Work request:
Without the pictures, write the listing below out again, line for line.

Data below:

───

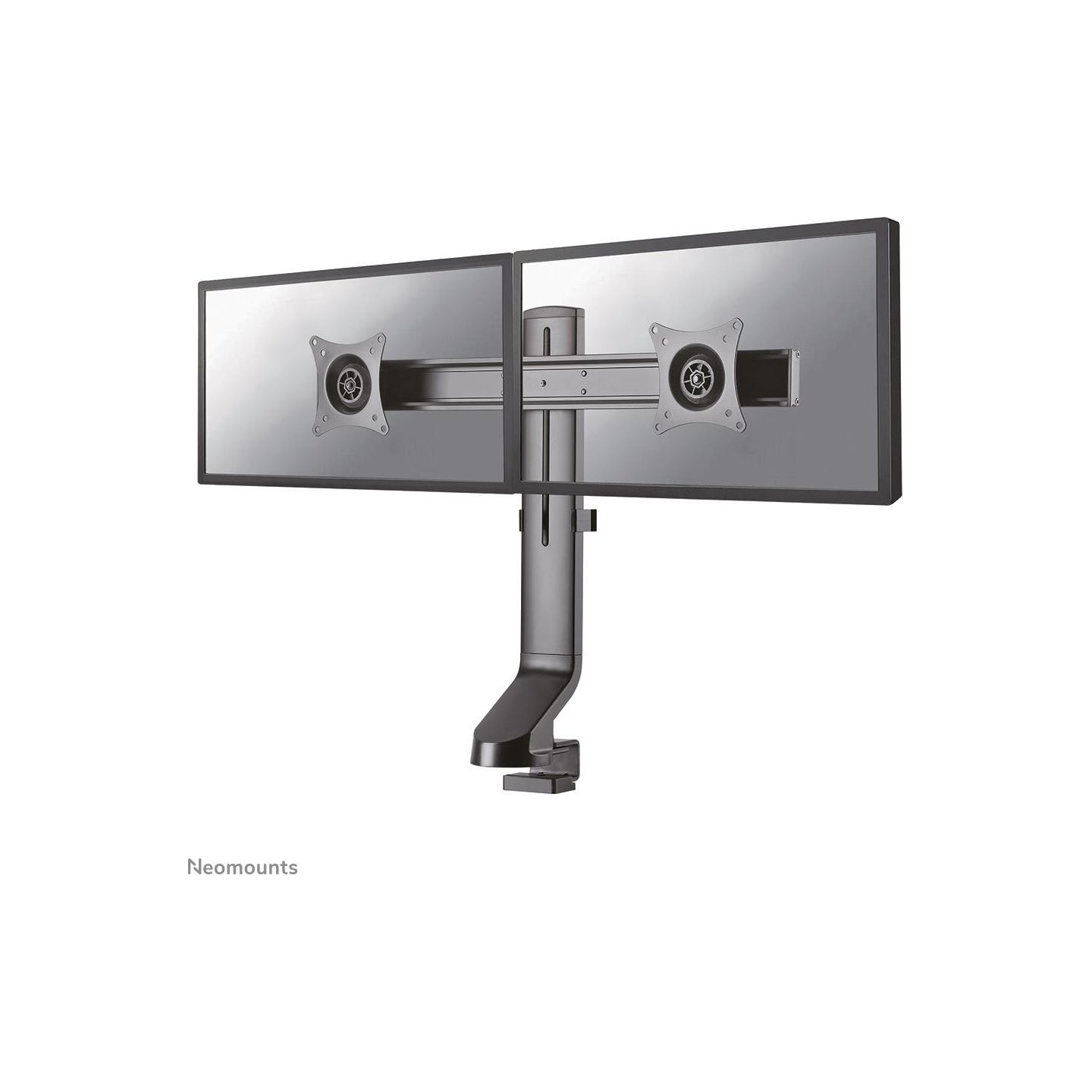Neomounts MONITOR ACC DESK MOUNT 10-27"/FPMA-D860DBLACK NEOMOUNTS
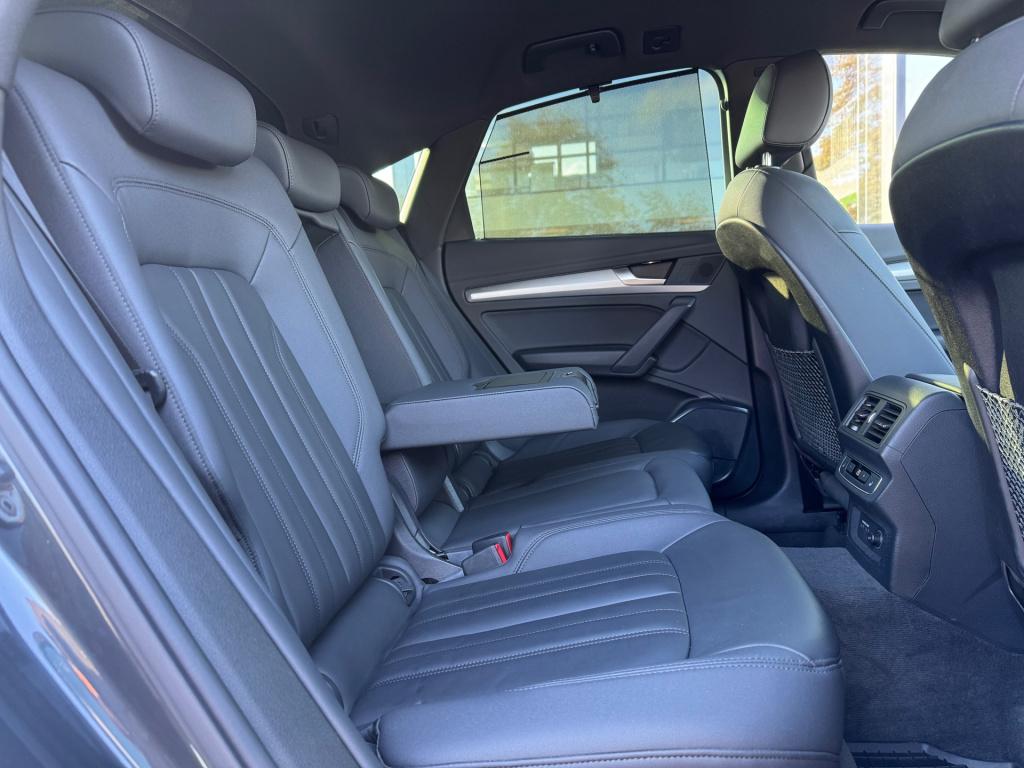 Audi Q5 sportback 40 tfsi * sq5 look * leder * trekhaak * acc * keyless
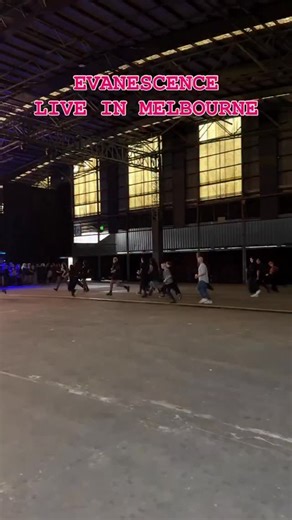 MELBOURNE 🇦🇺 Here’s a recap of Evanescence’s second intimate show in Australia, this time at @pica.melbourne in Melbourne. It seems a really special night ✨ 🖤 Were you there? Let us know your favorite part! Repost • @thealternativejournal 🚨EVANESCENCE LIVE IN MELBOURNE🚨 Presented by Triple M, Destroy All Lines and TEG Live, fans can catch these once in a lifetime @evanescenceofficial performances in Perth on Thursday 30 October, Melbourne on Friday 7 November, and Sydney on Friday 14 Novemb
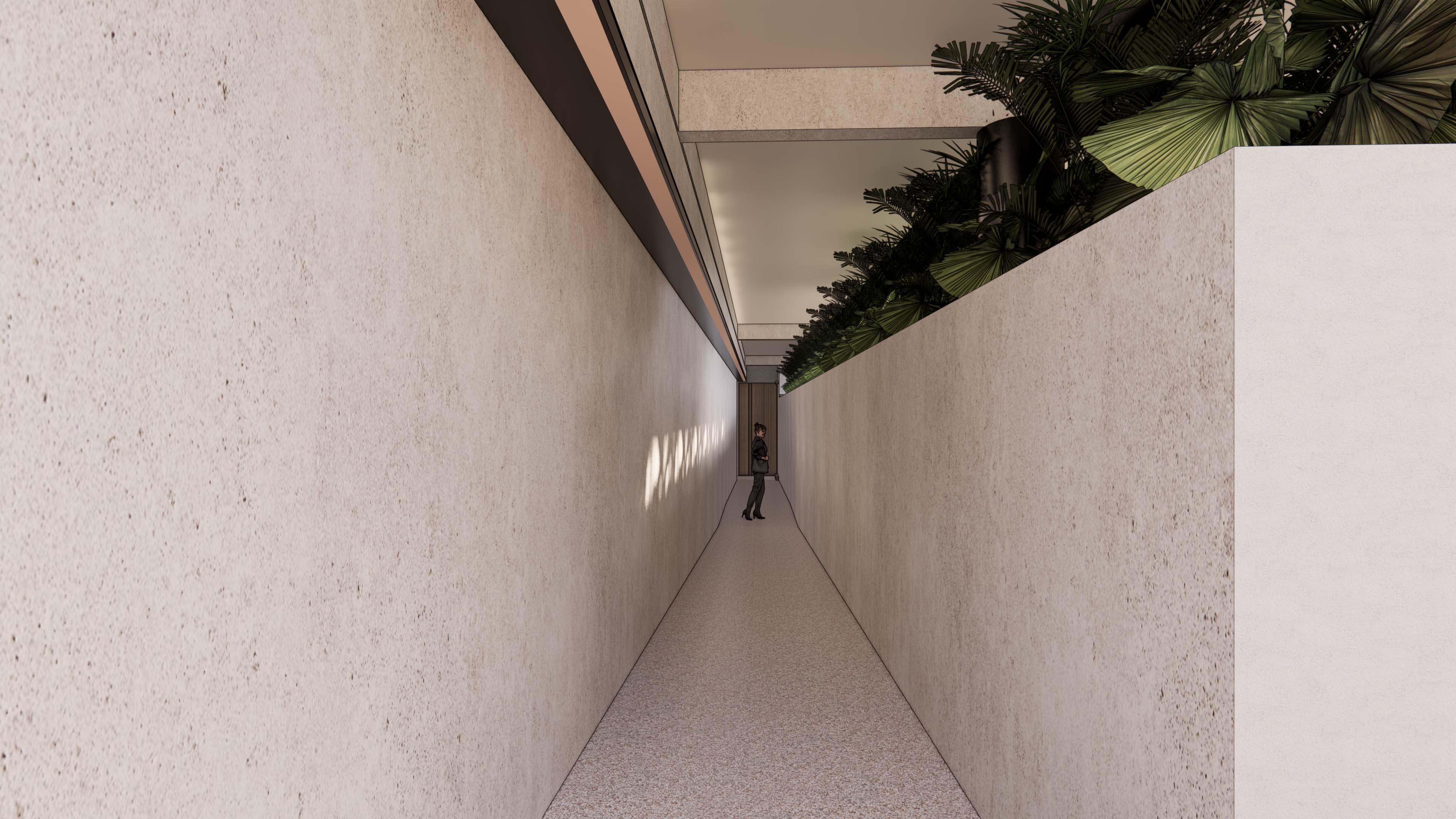 VD HOUSE, Villa Cinere Mas, Architecture, Interior, Ongoing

───

Answer for the task:
Neomounts MONITOR ACC DESK MOUNT 10-27"/FPMA-D860DBLACK NEOMOUNTS
 Audi Q5 sportback 40 tfsi * sq5 look * leder * trekhaak * acc * keyless
 MELBOURNE 🇦🇺 Here’s a recap of Evanescence’s second intimate show in Australia, this time at @pica.melbourne in Melbourne. It seems a really special night ✨ 🖤 Were you there? Let us know your favorite part! Repost • @thealternativejournal 🚨EVANESCENCE LIVE IN MELBOURNE🚨 Presented by Triple M, Destroy All Lines and TEG Live, fans can catch these once in a lifetime @evanescenceofficial performances in Perth on Thursday 30 October, Melbourne on Friday 7 November, and Sydney on Friday 14 Novemb
 VD HOUSE, Villa Cinere Mas, Architecture, Interior, Ongoing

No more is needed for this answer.